The College of Staten Island has a new state-of-the-art, high-fidelity nursing simulation lab, thanks to a $150,000 endowment secured by New York State Senator Andrew Lanza. The Senator officially opened the lab at a ribbon-cutting ceremony this afternoon on the College’s Willowbrook campus.
Saying that “nurses are really the backbone of the health care delivery system,” Senator Lanza added that it’s “just so nice to see that right here on Staten Island we have this center for nursing education excellence.” Nursing Department faculty and students also treated the Senator to a demonstration of some of the lab’s equipment.
CSI President Tomás Morales called Senator Lanza a “real champion of the College…and someone who is dedicated 24/7 to the people of Staten Island.”
Mary O’Donnell, Chairperson of CSI’s Department of Nursing, said that the new facility “is an approach to experiential learning that is learner-centered, integrated, [and promotes] cognitive, psychomotor, and affective domains of learning through the use of high-fidelity simulation mannequins.”
In the past, O’Donnell explained, simulation mannequins were motionless. These new models actually talk, breathe, and have vital signs. “For the most part,” O’Donnell noted, “this is done primarily to create a safe and effective learning opportunity based on active learning techniques in a high-tech, high-fidelity environment with state-of-the art equipment. What we’re really looking at is providing for patient safety and medical errors that are embedded within simulation clinical experiences so students will be able to pick out what could have happened and correct what they need to correct in a very safe environment.”

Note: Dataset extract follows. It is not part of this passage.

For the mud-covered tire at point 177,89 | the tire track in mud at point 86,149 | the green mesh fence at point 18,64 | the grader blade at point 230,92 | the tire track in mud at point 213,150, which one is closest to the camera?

Beyond providing for the new mannequins, O’Donnell said that the endowment is also making it possible for a videotaping system that records students as they interact with the mannequins. She points out that “we can now videotape the students as they are performing and we have a debriefing session in which the students and the instructors can evaluate what was good, what needs to be improved, how things could be done better…which is important in adult learning.”
Currently, the new lab is geared more toward helping students in the Nursing Associate’s degree program, but O’Donnell adds that the department will also seek ways to engage Bachelor’s and Master’s students.
As for her feelings on the new facility, O’Donnell explained, “I’m very pleased at [the lab] we have because I think that it is much more updated and complete. I think that it’s exciting because it’s a really great opportunity for both the students and the instructors to promote teaching and learning. It will definitely make patients feel much better when they are being cared for because there will be a new degree of confidence after students have had the opportunity to play out various scenarios and have to do critical thinking on their feet in a very safe environment—that’s the critical piece. We want to be sure that it’s a safe environment and they have a comfortable feeling of testing their wings.”